**Tantangan 1:**
Jelaskan secara singkat mengapa dunia internasional seolah lumpuh menurut petikan tentang reaksi dunia.
**Tantangan 2:**
Tolong tampilkan persis bagian petikan tentang reaksi dunia yang membentang dari "Betapa konyolnya dunia" hingga "abu dan darah.".

**Petikan Pilihan:**
------------
Pertanyaannya kini: bagaimana reaksi dunia? PBB bungkam, Uni Eropa limbung, dan NATO seperti sedang memesan kopi ketiga sebelum memberikan komentar. Dunia internasional seolah-olsh lumpuh oleh beban sejarah dan kalkulasi kepentingan. Siapa berani mengecam terang-terangan jika risiko embargo dan tekanan ekonomi mengintai? Dalam situasi pusaran itu, akhirnya rakyatlah yang menjadi puing.

Anak-anak yang tak mengerti geopolitik, wanita yang tak peduli pada negosiasi nuklir, dan lelaki tua yang hanya ingin hidup tenang di sisa usia mereka semua menjadi angka statistik, korban dari “perdamaian gaya Trump”.

Betapa konyolnya dunia saat ini, yakni ketika petir dianggap pelukan, dan ketika ledakan dianggap pelantun perdamaian. Ketika retorika menjadi senjata, dan propaganda diperlakukan lebih suci dari naskah suci. Ironi ini memang begitu menyayat: dunia tidak sedang menuju damai, tapi sedang dipaksa masuk ke bentuk damai versi tirani damai yang tercapai jika lawan sudah binasa, jika semua perlawanan sudah lenyap, jika suara-suara kritis sudah dibungkam, dan hanya satu suara yang boleh terdengar: suara pemenang yang mengaku pahlawan, padahal tangan mereka berlumur abu dan darah.
------------
(Data soal penalaran spasial)
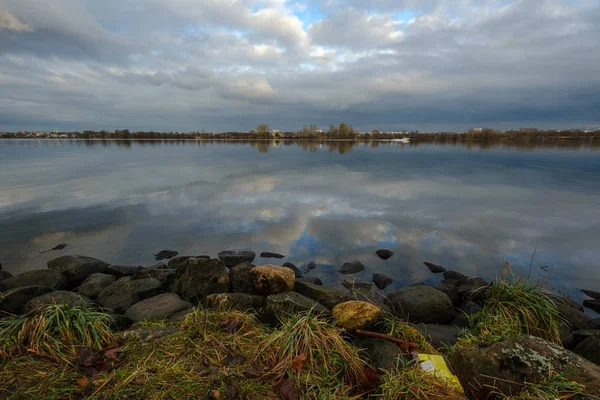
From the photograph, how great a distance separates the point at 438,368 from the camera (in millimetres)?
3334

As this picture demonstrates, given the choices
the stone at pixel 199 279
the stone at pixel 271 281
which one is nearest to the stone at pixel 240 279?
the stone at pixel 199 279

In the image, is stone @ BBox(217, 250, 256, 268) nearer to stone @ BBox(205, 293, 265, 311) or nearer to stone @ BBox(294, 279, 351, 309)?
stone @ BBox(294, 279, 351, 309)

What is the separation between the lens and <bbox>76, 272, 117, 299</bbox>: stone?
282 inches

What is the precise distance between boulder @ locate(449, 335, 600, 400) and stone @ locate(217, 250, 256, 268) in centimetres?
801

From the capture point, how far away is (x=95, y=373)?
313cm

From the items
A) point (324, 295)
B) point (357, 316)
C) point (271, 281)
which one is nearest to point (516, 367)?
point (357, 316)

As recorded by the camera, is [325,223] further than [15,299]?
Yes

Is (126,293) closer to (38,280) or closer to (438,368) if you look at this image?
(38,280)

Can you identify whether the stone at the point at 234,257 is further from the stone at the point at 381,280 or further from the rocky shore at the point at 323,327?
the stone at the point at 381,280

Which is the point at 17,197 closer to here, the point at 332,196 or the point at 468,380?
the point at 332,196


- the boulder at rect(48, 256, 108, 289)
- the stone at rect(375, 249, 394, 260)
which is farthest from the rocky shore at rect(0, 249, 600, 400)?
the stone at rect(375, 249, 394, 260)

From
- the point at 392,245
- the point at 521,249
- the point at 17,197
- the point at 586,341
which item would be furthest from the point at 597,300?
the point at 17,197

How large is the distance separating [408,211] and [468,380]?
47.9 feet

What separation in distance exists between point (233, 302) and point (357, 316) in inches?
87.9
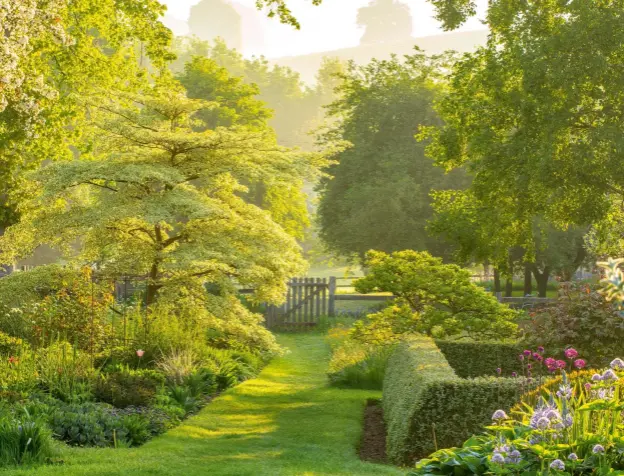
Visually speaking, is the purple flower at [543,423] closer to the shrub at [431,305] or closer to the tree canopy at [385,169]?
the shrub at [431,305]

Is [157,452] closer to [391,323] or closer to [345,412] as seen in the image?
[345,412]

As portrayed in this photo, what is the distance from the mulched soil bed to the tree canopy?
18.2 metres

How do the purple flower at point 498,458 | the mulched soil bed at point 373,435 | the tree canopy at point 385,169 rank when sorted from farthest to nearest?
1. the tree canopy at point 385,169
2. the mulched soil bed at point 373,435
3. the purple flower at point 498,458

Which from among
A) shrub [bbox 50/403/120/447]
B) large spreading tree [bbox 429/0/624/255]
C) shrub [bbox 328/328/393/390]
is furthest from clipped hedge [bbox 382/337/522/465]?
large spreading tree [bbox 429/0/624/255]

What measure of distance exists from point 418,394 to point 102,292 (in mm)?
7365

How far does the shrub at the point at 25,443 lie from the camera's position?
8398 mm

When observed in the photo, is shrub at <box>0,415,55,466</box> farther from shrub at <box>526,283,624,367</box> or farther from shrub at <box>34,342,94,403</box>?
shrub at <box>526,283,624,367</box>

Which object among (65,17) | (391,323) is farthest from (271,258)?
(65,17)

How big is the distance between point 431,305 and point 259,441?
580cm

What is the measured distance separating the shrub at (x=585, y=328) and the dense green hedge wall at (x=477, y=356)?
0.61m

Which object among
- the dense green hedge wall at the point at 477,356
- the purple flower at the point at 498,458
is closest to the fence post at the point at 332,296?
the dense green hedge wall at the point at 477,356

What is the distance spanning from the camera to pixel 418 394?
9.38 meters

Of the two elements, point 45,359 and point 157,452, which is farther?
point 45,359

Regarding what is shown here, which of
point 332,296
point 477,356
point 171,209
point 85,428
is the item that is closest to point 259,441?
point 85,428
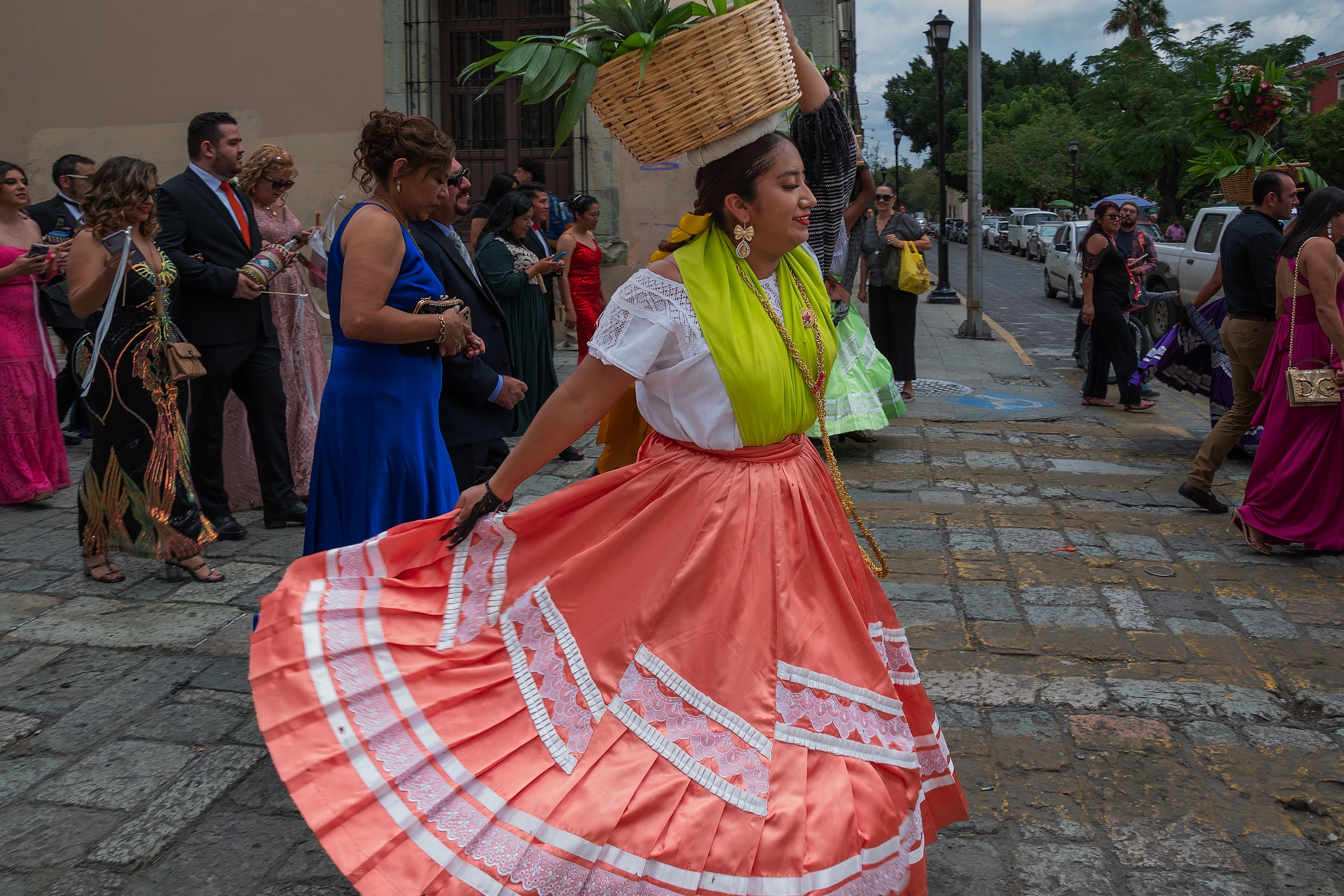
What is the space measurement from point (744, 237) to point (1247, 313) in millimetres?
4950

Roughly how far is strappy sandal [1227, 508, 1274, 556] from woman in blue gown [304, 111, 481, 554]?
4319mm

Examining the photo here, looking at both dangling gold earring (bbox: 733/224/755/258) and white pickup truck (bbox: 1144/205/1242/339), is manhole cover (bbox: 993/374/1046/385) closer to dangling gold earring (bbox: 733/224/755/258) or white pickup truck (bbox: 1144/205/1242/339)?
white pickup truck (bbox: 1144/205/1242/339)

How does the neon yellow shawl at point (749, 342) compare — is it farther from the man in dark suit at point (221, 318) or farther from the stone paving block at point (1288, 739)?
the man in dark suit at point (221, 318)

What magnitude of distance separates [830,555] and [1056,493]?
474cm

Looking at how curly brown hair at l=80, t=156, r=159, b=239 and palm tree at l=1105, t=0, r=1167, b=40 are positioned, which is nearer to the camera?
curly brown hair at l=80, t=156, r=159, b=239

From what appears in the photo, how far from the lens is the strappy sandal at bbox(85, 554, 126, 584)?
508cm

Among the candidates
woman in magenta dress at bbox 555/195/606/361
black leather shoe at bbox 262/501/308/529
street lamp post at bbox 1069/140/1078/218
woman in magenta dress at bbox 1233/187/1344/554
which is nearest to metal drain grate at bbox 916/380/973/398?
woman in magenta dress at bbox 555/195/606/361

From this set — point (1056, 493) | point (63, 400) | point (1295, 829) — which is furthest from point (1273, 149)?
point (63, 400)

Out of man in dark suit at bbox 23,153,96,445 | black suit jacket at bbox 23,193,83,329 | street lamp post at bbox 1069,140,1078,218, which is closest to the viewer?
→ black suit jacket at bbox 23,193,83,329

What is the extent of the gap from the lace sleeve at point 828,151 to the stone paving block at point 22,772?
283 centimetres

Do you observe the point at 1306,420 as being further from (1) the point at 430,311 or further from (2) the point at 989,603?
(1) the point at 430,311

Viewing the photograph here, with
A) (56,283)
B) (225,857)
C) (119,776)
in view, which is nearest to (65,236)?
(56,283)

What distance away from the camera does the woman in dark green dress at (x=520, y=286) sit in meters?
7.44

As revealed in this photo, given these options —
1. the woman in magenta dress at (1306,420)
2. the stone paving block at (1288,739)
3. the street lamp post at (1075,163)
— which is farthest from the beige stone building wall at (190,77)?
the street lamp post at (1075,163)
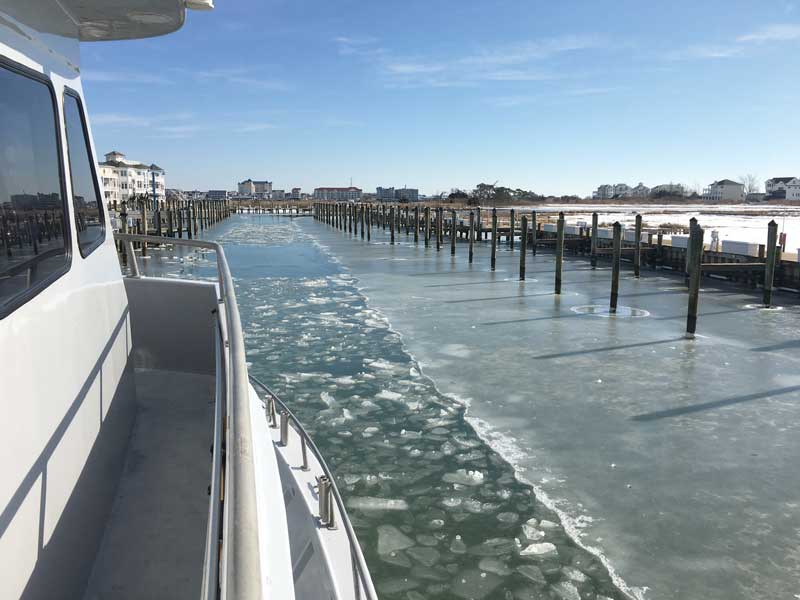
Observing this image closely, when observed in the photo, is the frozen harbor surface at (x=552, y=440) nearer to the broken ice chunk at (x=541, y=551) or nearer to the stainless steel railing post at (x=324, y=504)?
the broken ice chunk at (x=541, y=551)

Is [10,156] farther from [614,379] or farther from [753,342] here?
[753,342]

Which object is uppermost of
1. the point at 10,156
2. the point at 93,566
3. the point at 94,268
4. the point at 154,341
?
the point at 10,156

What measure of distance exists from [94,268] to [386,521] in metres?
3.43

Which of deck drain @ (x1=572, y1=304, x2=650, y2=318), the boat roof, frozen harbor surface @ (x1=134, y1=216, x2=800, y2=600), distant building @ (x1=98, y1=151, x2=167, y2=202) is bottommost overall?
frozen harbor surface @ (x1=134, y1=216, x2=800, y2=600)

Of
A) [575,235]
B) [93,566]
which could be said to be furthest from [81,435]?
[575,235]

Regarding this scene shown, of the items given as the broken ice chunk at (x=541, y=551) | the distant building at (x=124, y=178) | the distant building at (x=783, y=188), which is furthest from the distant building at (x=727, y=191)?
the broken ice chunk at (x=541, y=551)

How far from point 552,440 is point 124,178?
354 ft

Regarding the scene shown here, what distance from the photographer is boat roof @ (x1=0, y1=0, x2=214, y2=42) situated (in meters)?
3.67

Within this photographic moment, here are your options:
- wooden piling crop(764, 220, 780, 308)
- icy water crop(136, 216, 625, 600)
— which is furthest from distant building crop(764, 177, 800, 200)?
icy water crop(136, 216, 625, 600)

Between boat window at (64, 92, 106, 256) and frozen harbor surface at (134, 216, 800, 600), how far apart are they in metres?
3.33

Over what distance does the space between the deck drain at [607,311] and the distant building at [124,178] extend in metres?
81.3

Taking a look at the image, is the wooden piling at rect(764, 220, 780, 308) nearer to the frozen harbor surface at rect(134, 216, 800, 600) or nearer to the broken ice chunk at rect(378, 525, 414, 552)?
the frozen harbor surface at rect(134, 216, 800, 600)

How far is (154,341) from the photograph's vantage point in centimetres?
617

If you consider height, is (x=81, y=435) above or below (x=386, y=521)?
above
------------
**Hasil Tugas 1:**
Dunia internasional seolah lumpuh oleh beban sejarah dan kalkulasi kepentingan. Tak ada yang berani mengecam terang-terangan karena risiko embargo dan tekanan ekonomi mengintai.

**Hasil Tugas 2:**
Betapa konyolnya dunia saat ini, yakni ketika petir dianggap pelukan, dan ketika ledakan dianggap pelantun perdamaian. Ketika retorika menjadi senjata, dan propaganda diperlakukan lebih suci dari naskah suci. Ironi ini memang begitu menyayat: dunia tidak sedang menuju damai, tapi sedang dipaksa masuk ke bentuk damai versi tirani damai yang tercapai jika lawan sudah binasa, jika semua perlawanan sudah lenyap, jika suara-suara kritis sudah dibungkam, dan hanya satu suara yang boleh terdengar: suara pemenang yang mengaku pahlawan, padahal tangan mereka berlumur abu dan darah.